Danton fut arrêté avec ses amis les plus proches, dont Desmoulins et Pierre Philippeaux ; pour faire bonne mesure, Robespierre fit également arrêter et juger Hérault de Séchelles à leurs côtés. Grâce à Fabre, ils seraient tous jugés dans le cadre du scandale des Indes orientales, ainsi que pour l'accusation générale de tentative de renversement du gouvernement. Le 2 avril, date du début de leur procès, une foule nombreuse remplit la salle d'audience, preuve de la popularité durable de Danton ; cela ne le sauverait pas, Danton le savait bien. Lorsqu'on lui demanda son nom et son adresse, Danton répondit sinistrement : " Ma demeure sera bientôt le néant, et mon nom au panthéon de l'histoire " (Scurr 313). Pourtant, il utilisa ses envolées lyriques à bon escient, parlant de son patriotisme et de l'injustice de son procès jusqu'à ce que le président du Tribunal ne lui ordonne de se taire.
Sans surprise, le verdict de culpabilité fut rendu.
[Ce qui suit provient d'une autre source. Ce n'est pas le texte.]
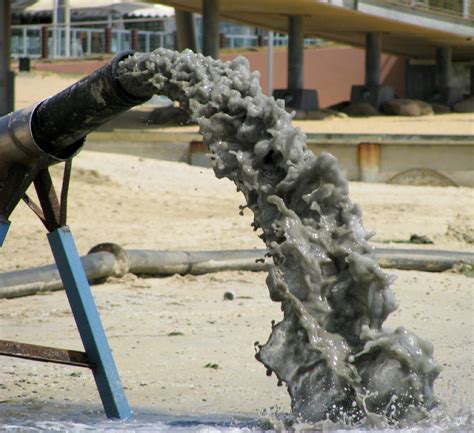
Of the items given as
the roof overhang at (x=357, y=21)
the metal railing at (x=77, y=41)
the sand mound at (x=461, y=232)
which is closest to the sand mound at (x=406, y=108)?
A: the roof overhang at (x=357, y=21)

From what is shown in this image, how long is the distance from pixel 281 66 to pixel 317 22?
5.95 metres

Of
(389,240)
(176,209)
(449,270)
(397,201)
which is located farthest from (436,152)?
(449,270)

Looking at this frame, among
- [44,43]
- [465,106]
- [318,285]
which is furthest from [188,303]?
[44,43]

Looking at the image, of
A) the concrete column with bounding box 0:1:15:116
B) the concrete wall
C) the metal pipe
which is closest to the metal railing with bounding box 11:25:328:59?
the concrete wall

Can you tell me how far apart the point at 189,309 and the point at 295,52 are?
17.0 meters

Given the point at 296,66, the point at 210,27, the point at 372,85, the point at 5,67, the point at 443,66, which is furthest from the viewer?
the point at 443,66

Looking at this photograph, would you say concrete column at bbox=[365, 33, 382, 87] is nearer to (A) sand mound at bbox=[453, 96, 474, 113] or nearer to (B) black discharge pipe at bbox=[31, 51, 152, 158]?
(A) sand mound at bbox=[453, 96, 474, 113]

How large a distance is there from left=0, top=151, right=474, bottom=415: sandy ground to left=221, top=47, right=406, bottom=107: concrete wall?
17.1m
Danton passa ses dernières heures à essayer de calmer Desmoulins qui, paniqué tel un enfant effrayé, demandait sans cesse, "vont-ils tuer ma femme aussi ?" (Scurr, 316). Le 5 avril 1794, alors que la charrette transportant les condamnés roulait dans les rues de Paris, Danton ne perdit son calme qu'une seule fois, s'emportant et vociférant lorsqu'ils passèrent devant la résidence de Robespierre. Sur l'échafaud, Danton fut le dernier à mourir, contraint de se coucher sous une lame couverte du sang de ses amis. Défiant, il regarda le bourreau et dit : "Tu montreras ma tête au peuple, elle en vaut la peine" (Davidson, 216).
Avec la mort des Hébertistes et des Indulgents, les luttes de pouvoir du règne de la Terreur étaient terminées. Robespierre avait remporté sa victoire, même si elle dut sembler dérisoire. Pendant trois mois, lui et ses alliés allaient continuer à contrôler le destin de la France, intensifiant encore la Terreur dans leur quête sans fin d'une utopie de la vertu. Mais les Hébertistes et les Indulgents avaient des amis survivants qui allaient contribuer à la chute de Maximilien Robespierre le 27 juillet 1794 (9 Thermidor An II), mettant ainsi fin à la Terreur.